El alzhéimer es una enfermedad neurodegenerativa, es decir, causada por la destrucción de las neuronas cerebrales. Y esta destrucción, como han mostrado numerosos estudios, se produce fundamentalmente, además por los ovillos neurofibrilares formados por la proteína tau, por la acumulación en el cerebro de placas de beta-amiloide, altamente tóxicas para las neuronas. Tal es así que en los últimos años se han desarrollado numerosos estudios para encontrar un fármaco capaz de destruir estas placas de beta-amiloide. Sin embargo, puede que ya contemos con unos fármacos que, aun indirectamente, ya logren este propósito. Y es que según muestra un estudio llevado a cabo por investigadores de la Universidad de Chicago (EE.UU.), el tratamiento a largo plazo con antibióticos de amplio espectro conlleva una disminución del número de placas de beta-amiloide presentes en el cerebro.
Concretamente, el estudio, publicado en la revista «Scientific Reports», muestra que el tratamiento con antibióticos reduce el nivel de las placas y aumenta la actividad inflamatoria de las células del sistema inmune del cerebro –las ‘microglías’–. Unos cambios que, más que por una acción directa de los fármacos, se producen por la alteración en la composición de la flora intestinal consecuente con la antibioterapia, lo que sugiere que las bacterias intestinales juegan un papel muy importante en la regulación de la actividad del sistema inmune que acaba impactando en la progresión del alzhéimer.
Como explica Sangram Sisodia, director de la investigación, «la manera en cómo el intestino influye sobre la salud cerebral constituye un nuevo territorio que estamos empezando a explorar. Se trata de un área en la que las personas que trabajan en enfermedades neurodegenerativas van a estar cada vez más interesadas, pues podría tener una influencia en el desarrollo de los tratamientos».
Para llevar a cabo el estudio, los autores utilizaron un modelo animal –ratones– de enfermedad de Alzheimer al que administraron altas dosis de antibióticos de amplio espectro durante un período de cinco a seis meses. Concluido el tratamiento, los investigadores comprobaron que la masa total de bacterias en la flora intestinal de los animales era muy similar a la de un segundo grupo de ratones que no había recibido los antibióticos –los ‘sujetos’ control–. Sin embargo, y si bien la cantidad de bacterias era muy parecida, no sucedió así con su diversidad: los animales tratados con los antibióticos mostraban una diversidad de especies bacterianas muy inferior.

Qué debes hacer:
• a. Indica si cada afirmación concuerda con el texto sobre el alzhéimer y los antibióticos, y respalda cada respuesta con las palabras decisivas del texto citadas literalmente: (i) El estudio se publicó en la revista «Scientific Reports». (ii) Los ratones tratados con antibióticos tenían una masa total de bacterias intestinales muy inferior a la de los ratones control. (iii) Los antibióticos se administraron durante un período de cinco a seis meses.
• b. Enumera todos los cambios que, según el texto sobre el alzhéimer y los antibióticos, produjo el tratamiento con antibióticos.
• c. Retoma el texto sobre el alzhéimer y los antibióticos y continúalo a partir de su última oración.
Los registros no intervienen en esto.

Material proporcionado:

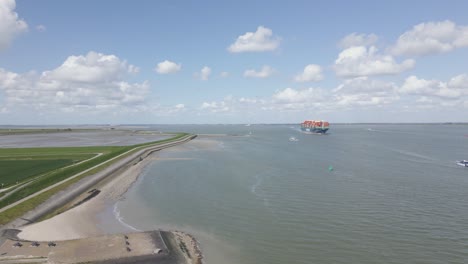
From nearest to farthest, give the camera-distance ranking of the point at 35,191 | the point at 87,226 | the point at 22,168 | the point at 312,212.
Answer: the point at 87,226 < the point at 312,212 < the point at 35,191 < the point at 22,168

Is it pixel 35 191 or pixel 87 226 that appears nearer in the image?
pixel 87 226

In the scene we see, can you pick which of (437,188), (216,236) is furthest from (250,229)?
(437,188)

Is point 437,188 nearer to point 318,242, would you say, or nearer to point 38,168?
point 318,242

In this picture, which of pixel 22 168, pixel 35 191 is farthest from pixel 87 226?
pixel 22 168

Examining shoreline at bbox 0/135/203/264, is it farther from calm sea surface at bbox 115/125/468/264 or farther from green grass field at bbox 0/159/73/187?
green grass field at bbox 0/159/73/187

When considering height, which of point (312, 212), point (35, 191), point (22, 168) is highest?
point (22, 168)

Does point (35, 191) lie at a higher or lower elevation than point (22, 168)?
lower

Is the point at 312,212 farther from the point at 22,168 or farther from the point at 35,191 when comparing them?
the point at 22,168

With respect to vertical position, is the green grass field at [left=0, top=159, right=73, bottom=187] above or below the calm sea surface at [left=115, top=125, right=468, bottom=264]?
above

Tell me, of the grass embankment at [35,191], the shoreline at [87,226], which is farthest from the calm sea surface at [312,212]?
the grass embankment at [35,191]

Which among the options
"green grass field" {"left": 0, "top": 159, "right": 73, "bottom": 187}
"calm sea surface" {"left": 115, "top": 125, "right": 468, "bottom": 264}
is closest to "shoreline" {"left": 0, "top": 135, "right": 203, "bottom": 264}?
"calm sea surface" {"left": 115, "top": 125, "right": 468, "bottom": 264}

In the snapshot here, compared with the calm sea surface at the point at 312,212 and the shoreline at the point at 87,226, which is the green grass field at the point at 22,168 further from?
the calm sea surface at the point at 312,212
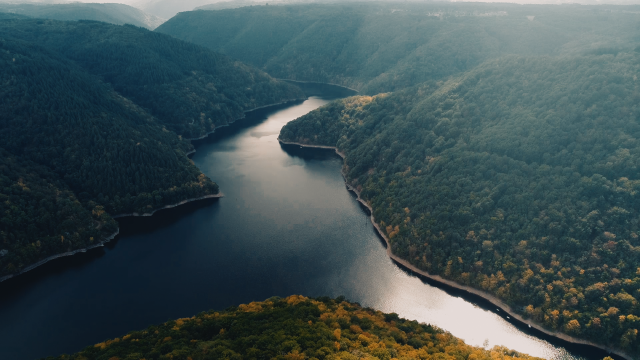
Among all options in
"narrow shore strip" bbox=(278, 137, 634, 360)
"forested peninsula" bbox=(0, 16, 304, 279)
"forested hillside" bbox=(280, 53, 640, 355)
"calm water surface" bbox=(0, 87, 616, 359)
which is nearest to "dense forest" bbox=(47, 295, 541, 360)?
"calm water surface" bbox=(0, 87, 616, 359)

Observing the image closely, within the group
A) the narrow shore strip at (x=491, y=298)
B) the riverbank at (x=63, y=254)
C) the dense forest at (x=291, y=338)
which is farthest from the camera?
the riverbank at (x=63, y=254)

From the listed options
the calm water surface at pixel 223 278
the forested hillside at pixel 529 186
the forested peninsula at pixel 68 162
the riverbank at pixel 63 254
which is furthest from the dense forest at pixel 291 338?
the forested peninsula at pixel 68 162

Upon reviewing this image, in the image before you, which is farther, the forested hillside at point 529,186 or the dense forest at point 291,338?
the forested hillside at point 529,186

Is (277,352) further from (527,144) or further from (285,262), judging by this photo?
(527,144)

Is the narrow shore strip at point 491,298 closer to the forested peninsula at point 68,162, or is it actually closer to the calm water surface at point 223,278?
the calm water surface at point 223,278

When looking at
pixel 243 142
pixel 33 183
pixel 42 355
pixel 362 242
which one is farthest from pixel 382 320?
pixel 243 142

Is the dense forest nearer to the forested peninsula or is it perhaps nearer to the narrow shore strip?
the narrow shore strip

Respuestas por punto:
• a.
(i) Sí: «publicado en la revista «Scientific Reports»».
(ii) No: «la masa total de bacterias en la flora intestinal de los animales era muy similar a la de un segundo grupo de ratones que no había recibido los antibióticos».
(iii) Sí: «durante un período de cinco a seis meses».

• b.
- Disminución del número de placas de beta-amiloide en el cerebro.
- Aumento de la actividad inflamatoria de las microglías, las células del sistema inmune del cerebro.
- Alteración de la composición de la flora intestinal.
- Una diversidad de especies bacterianas muy inferior en los animales tratados.

• c.
Pero las diferencias no acabaron ahí. Los ratones que recibieron la antibioterapia experimentaron una reducción hasta dos veces mayor en el número de placas de beta-amiloide que los animales control. Y asimismo, mostraban una elevación muy significativa de distintas señales moleculares en el torrente sanguíneo y de la actividad inflamatoria de sus microglías –un aspecto a tener en cuenta dado que el grado de neuroinflamación condiciona la tasa de deterioro cognitivo asociado al alzhéimer.
En definitiva, los antibióticos modifican la composición de la flora bacteriana, lo que a su vez da lugar a una ralentización de la progresión del alzhéimer. Y esto, ¿a qué obedece? Pues como reconocen los propios autores, «los mecanismos que explican estos cambios permanecen desconocidos, pero el estudio destaca el potencial de la investigación futura sobre la influencia de la flora intestinal sobre el cerebro y el sistema nervioso».
No es una opción terapéutica
En este contexto, ¿podría plantearse el tratamiento a largo plazo con antibióticos de amplio espectro como una vía para ralentizar la progresión del alzhéimer? De ninguna manera.
Como indica Myles Minter, co-autor de la investigación, «en ningún caso proponemos que la antibioterapia a largo plazo se constituya como un tratamiento. Sería completamente absurdo por un gran número de razones. Pero lo que hace nuestro estudio es permitirnos explorar nuevos caminos».
Sea como fuere, los autores advierten de que si bien sus resultados abren la puerta a la investigación del papel de la flora intestinal en la enfermedad de Alzheimer, se trata únicamente de un primer paso.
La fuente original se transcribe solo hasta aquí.